As regards the original point here, I can't imagine the guilt you must have felt at the time, and forever since, so meeting up with relatives of the deceased must have been deeply emotional.

  john bunyan 11:55 20 Apr 2012
Answer

Bingalau

Yes, it is a mystery as to how far away she was from the predicted location. The buzz in the S/M world is that the snort stop valves were either faulty or wrongly labelled.

Few realise there were 4 Royal Marines on board - I am sorry they were lost, but do not feel guilty you were not one of them; it was the luck of the draw. Many lessons were learned which contributed to improved safety in boats. The whole crew are sorely missed. Did you fly from Southampton? If yes I would have bought you a wet before departure!

  birdface 12:24 20 Apr 2012

Had to have a look see as I could not remember that particular accident when it was lost at see.

I was only 10 at the time so we would not have had a TV in the house or maybe I was to young to understand.

http://www.bbc.co.uk/news/world-europe-guernsey-17729401

  birdface 12:25 20 Apr 2012

Sea.Of course.

  Bingalau 12:37 20 Apr 2012

john bunyan. Yes we stayed overnight in the Lenny Henry hotel at the airport.

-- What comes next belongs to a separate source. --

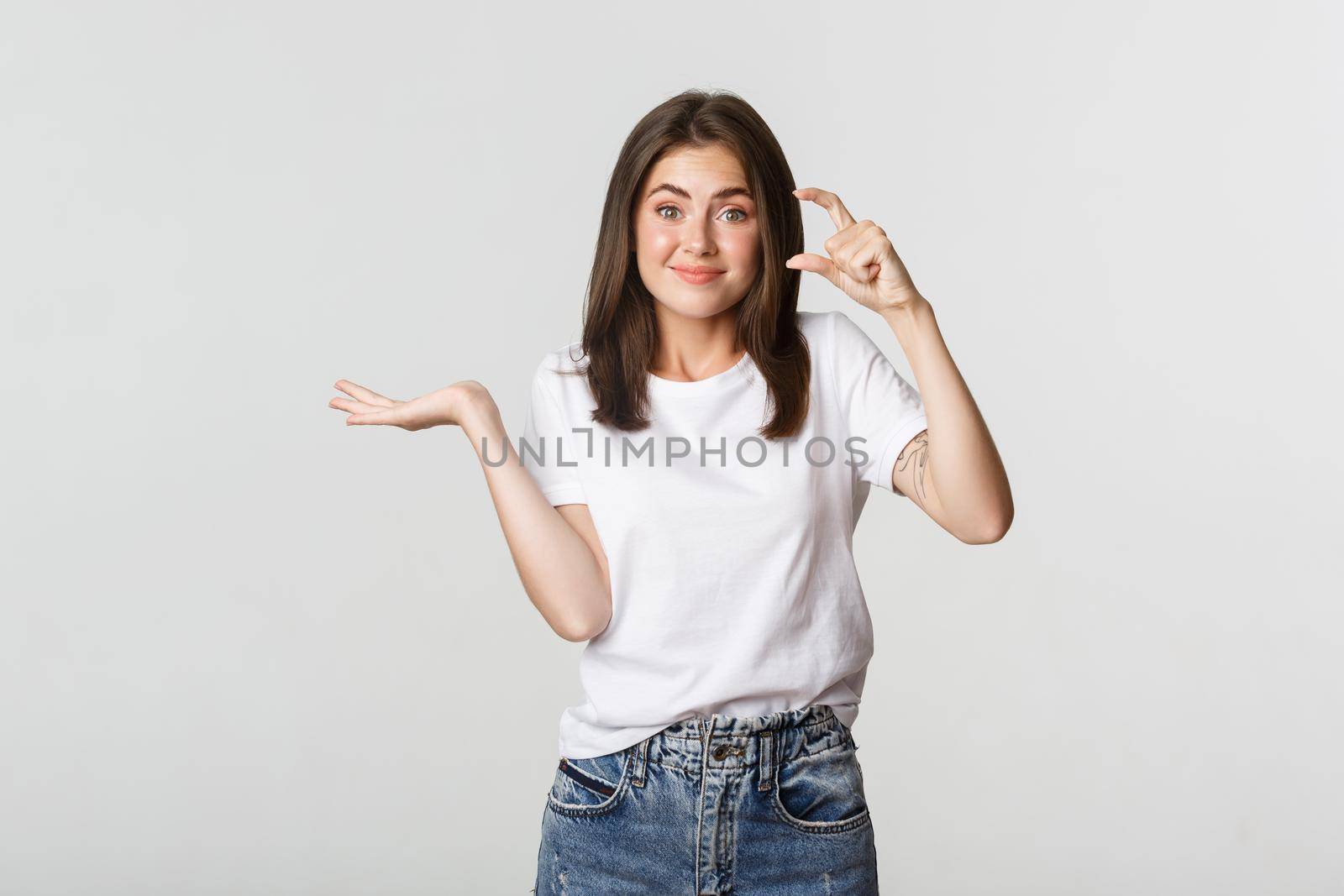 Skeptical and unamused brunette girl showing something too small, tiny object.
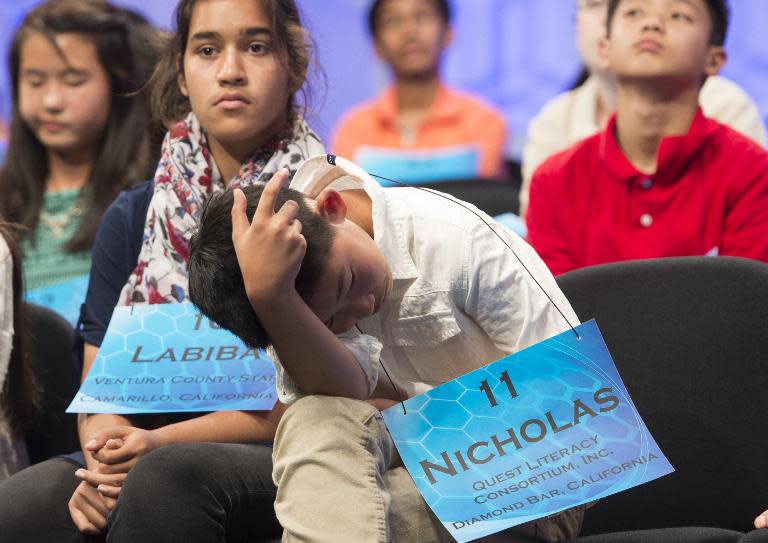 Nicholas Lee of Rancho Cucamonga, California, waits onstage following his turn during the 3rd round of the 88th Annual Scripps National Spelling Bee at National Harbor, Maryland, May 27, 2015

Peter Rawll was on the same flight, but it was that long since we had met that we didn't recognise each other. But we were re-acquainted at the same hotel. By the way they are also erecting a memorial to HMS Affray in Portsmouth next year.

I was certainly lucky that year. As well as that I also got engaged to my wife and we had 57 happy years together so that wouldn't have happened at all.

I asked about relatives of the man who swapped with me but so far haven't found anyone. I seem to remember that he was also engaged to be married.

  Woolwell 12:54 20 Apr 2012

There may be a good reason why Affray has not been salvaged. The Hurd Deep was used as a munitions dump until 1974. Earlier radioactive waste was dumped there too.

  flycatcher1 19:35 20 Apr 2012

Bingalau Your survival was due to Fate and nothing else and I am very pleased that it was on your side.

A friend of mine replaced a sick Nav.Radar in a Low Level Vulcan Flight. Something went wrong and they piled into a hill in Scotland.

I saw the chap who had reported sick clearing my friend's locker. He was as white as the proverbial sheet - not surprised - it was the second time that it had happened to him. Fate indeed.

We were always unhappy if our normal crew was not complete.

  morddwyd 20:47 20 Apr 2012

I remember the Affray.

That was one occasion when the much overused phrase "the whole nation mourned" was true for once.

It was too close to the end of the war, and virtually every family had someone serving in the forces as a result of National Service..

For some reason the Affray affected the public much more than Truculent, which was sunk about a year earlier, perhaps because Truculent was struck on the surface, and people simply subconsciously registered it as a collision.

The film Morning Departure was still doing the rounds at that time, and many local cinemas delayed showing it for some months, others screened it and took a collection.

That was before my time in Coastal Command, but I remember that if ever a "Subniss" signal came in (and we did get a few, fortunately all false alarms) it was all stops out to get every available thing that could be dragged into the air up to join the search.

  john bunyan 20:59 20 Apr 2012

morddyd

As a matter of interest my father was in Bomber Command from 1940 - 43 (kia) and my mother was a WAAF driver in Coastal Command for the same period - she often drove ACM Sir Philip Joubert de la Ferté before he went abroad. A bit before even your time!

  kjwoodhal106 17:07 23 Apr 2012

My Father was lost with the Affray, how long were you on board prior to the loss? Do you recognise any of the crew photographs. We travelled out from Southampton also.